(TASK STATEMENT): Reproduce every line of the material below word for word, leaving out the pictures.

(THE DATA):
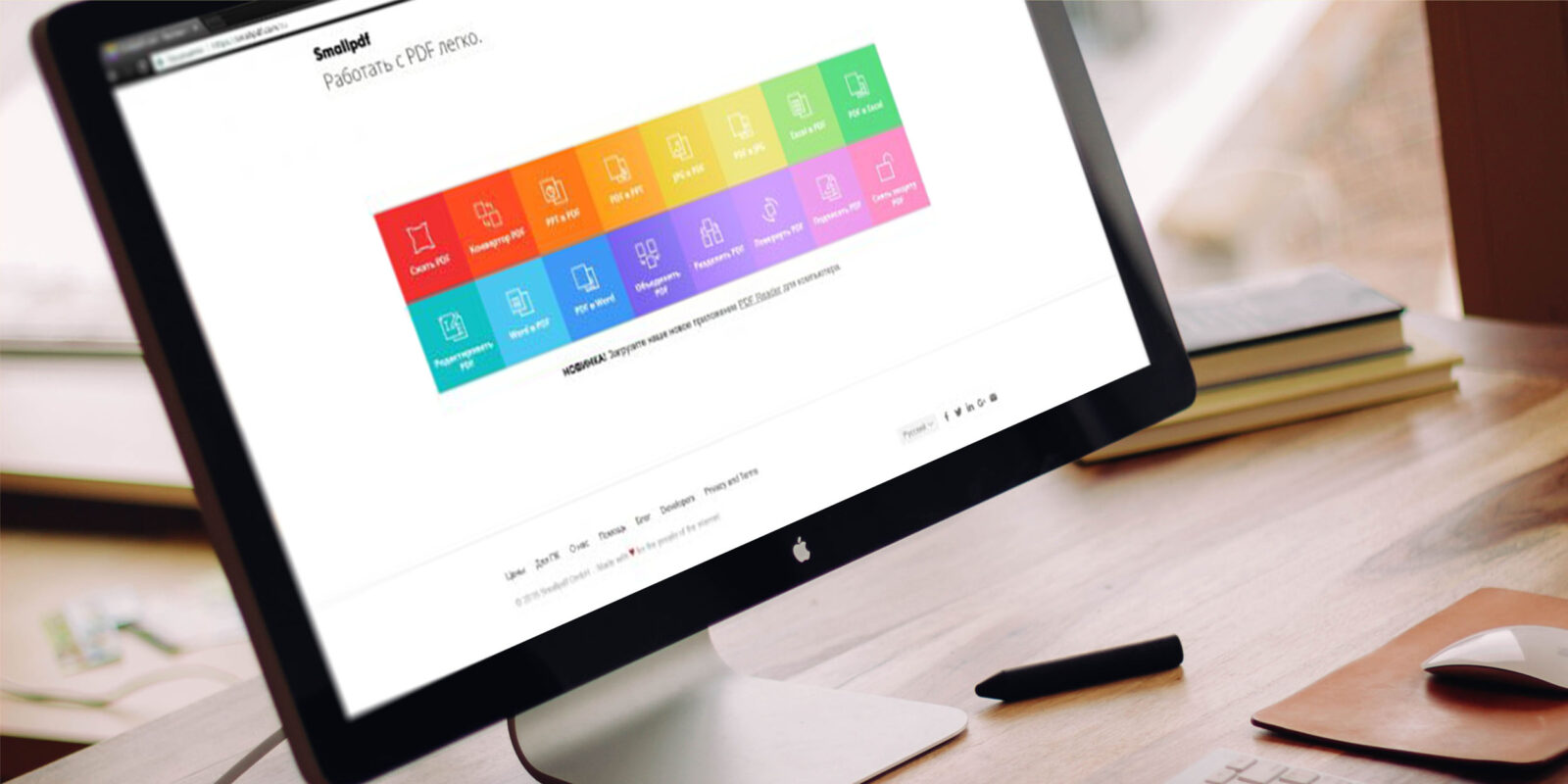 Как работать с документами PDF онлайн Как работать с документами PDF онлайн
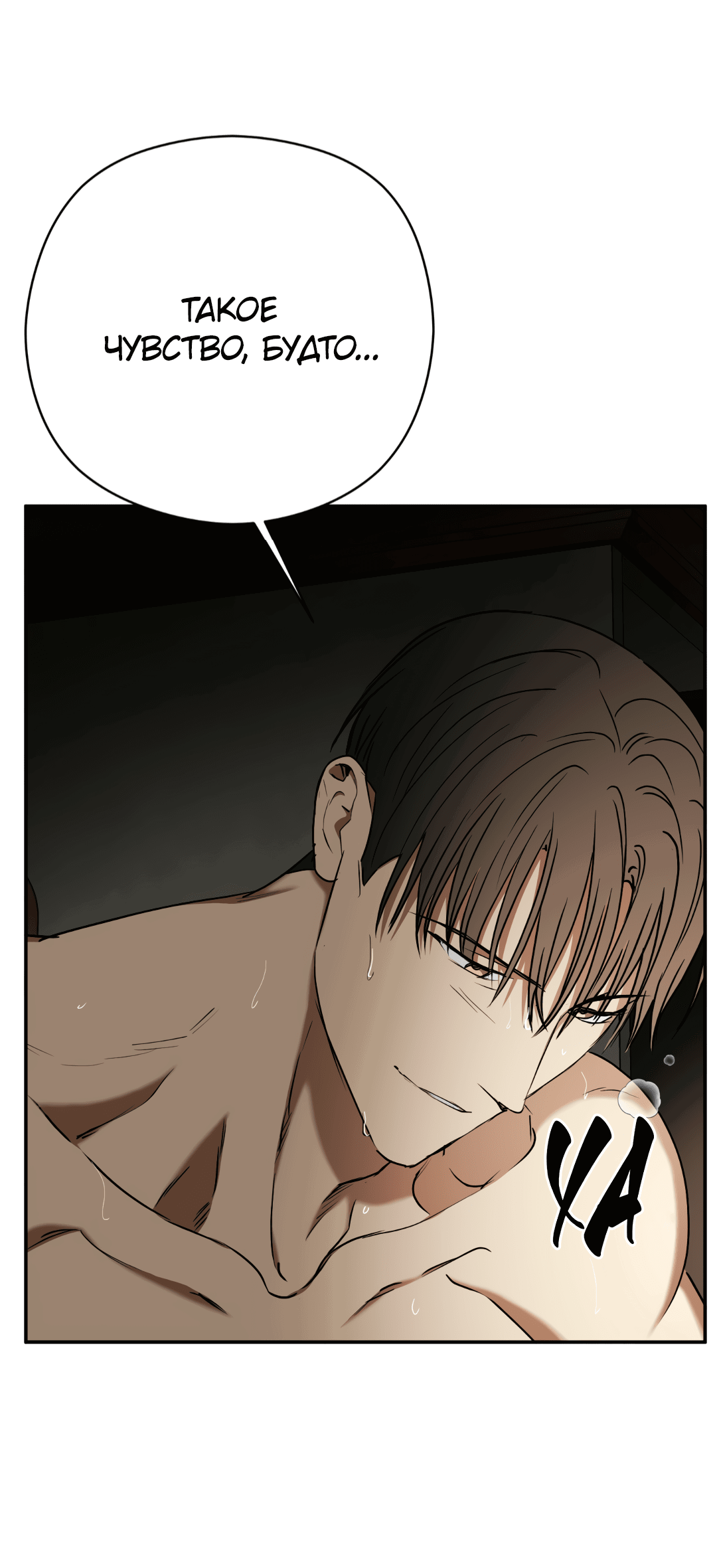 Манга Гадюка (Переиздание) - Глава 48 Страница 44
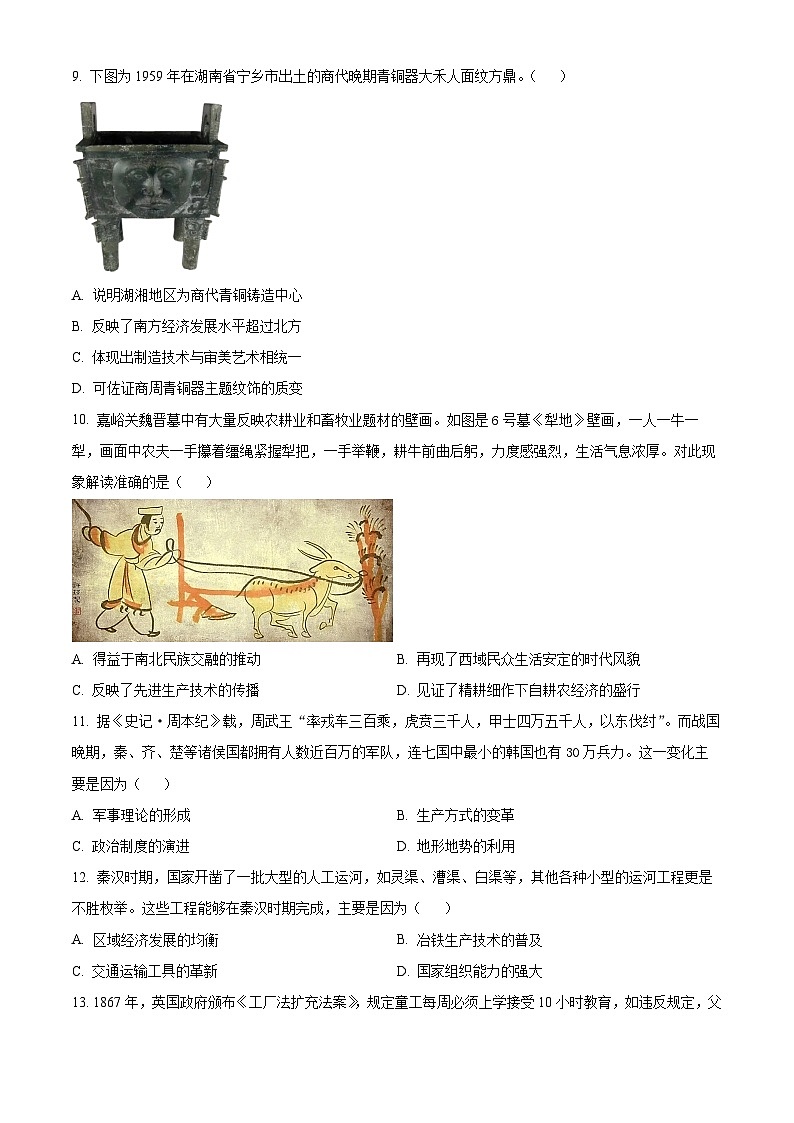 精品解析：山东省郯城县美澳学校2023-2024学年高二下学期开学收心考试历史试题（原卷版）第3页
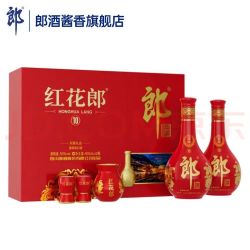 郎酒 红花郎 红十陈酿 酱香型白酒 53度 500mL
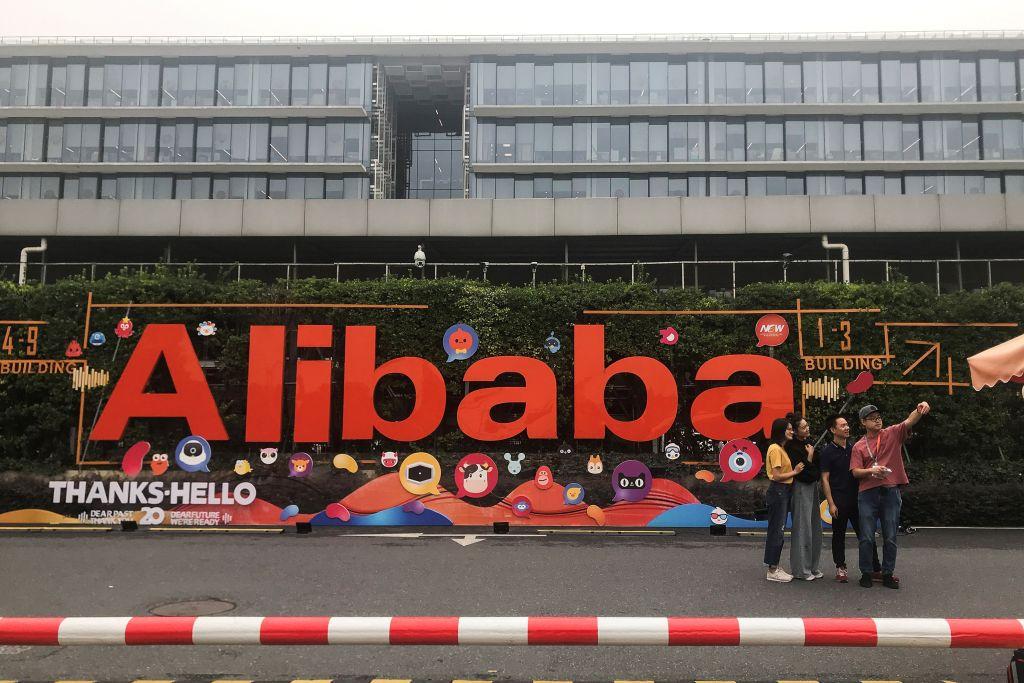 China’s e-commerce giant Alibaba is expanding its brick-and-mortar empire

(TASK SOLUTION):
 Как работать с документами PDF онлайн Как работать с документами PDF онлайн
 Манга Гадюка (Переиздание) - Глава 48 Страница 44
 精品解析：山东省郯城县美澳学校2023-2024学年高二下学期开学收心考试历史试题（原卷版）第3页
 郎酒 红花郎 红十陈酿 酱香型白酒 53度 500mL
 China’s e-commerce giant Alibaba is expanding its brick-and-mortar empire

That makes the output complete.